Dynamic probabilistic analysis of non-homogeneous slopes based on a simplified deterministic model

Abstract

This article proposes an efficient procedure for the probabilistic seismic analysis of slopes and applies it to two slope examples including a real engineering project. The proposed procedure evaluates the stability condition of a non-homogeneous slope by using a discretization kinematic approach (DKA), and accounts for the time and space variations of a seismic loading by employing pseudo-dynamic method (PDM). Three uncertainty quantification techniques (Subset Simulation, Global Sensitivity Analysis and First Order Reliability Method), are implemented into the procedure in order to provide multiple probabilistic results (e.g. failure probability, reliability index, design point and sensitivity index) for slope seismic reliability problems.

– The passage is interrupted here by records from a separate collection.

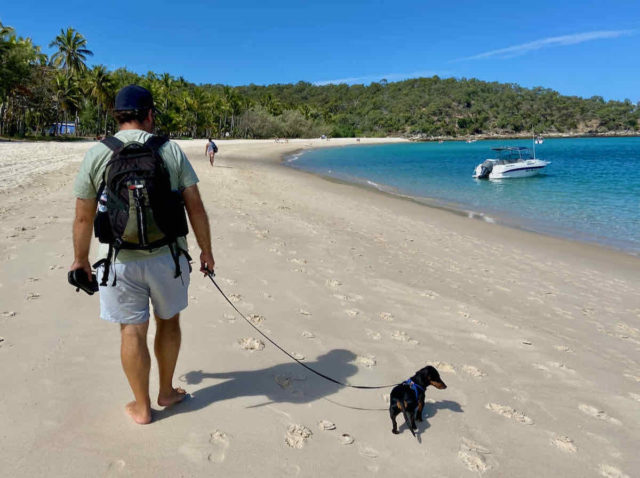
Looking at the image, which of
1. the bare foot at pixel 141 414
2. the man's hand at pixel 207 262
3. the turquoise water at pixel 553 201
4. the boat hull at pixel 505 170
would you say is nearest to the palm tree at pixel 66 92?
the turquoise water at pixel 553 201

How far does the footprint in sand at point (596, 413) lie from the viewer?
329 centimetres

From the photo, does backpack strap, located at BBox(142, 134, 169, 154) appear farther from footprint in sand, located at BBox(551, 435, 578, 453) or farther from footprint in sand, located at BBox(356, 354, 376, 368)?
footprint in sand, located at BBox(551, 435, 578, 453)

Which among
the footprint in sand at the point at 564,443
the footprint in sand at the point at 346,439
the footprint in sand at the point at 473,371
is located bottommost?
the footprint in sand at the point at 564,443

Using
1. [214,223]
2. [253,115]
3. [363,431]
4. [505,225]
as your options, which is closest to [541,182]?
A: [505,225]

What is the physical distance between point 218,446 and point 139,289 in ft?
3.49

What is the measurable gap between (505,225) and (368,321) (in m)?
10.00

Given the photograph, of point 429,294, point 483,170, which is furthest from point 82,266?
point 483,170

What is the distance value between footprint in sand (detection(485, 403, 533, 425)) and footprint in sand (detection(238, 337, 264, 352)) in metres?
2.01

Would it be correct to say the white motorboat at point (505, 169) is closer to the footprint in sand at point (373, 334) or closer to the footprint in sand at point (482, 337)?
the footprint in sand at point (482, 337)

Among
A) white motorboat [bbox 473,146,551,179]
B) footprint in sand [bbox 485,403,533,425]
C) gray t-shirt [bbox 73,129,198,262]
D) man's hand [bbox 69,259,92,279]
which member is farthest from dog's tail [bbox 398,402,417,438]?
white motorboat [bbox 473,146,551,179]

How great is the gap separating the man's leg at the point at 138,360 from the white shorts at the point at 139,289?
0.07 m

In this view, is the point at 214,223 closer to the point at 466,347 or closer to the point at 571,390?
the point at 466,347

The introduced DKA is validated by comparing with two previous studies. Additionally, a variety of hypothetical cases were analyzed in order to provide some insights into the following two issues about slope seismic analyses: 1) the comparison of two seismic methods (PDM and pseudo-static method) in a probabilistic framework; 2) the accuracy of FORM for estimating failure probability. By benefiting from the high computational efficiency of the introduced DKA, two further studies related to sensitivity analysis and fragility curves are also carried out. The obtained results show that the proposed procedure is effective for slope probabilistic seismic analyses and is able to efficiently provide a variety of useful results.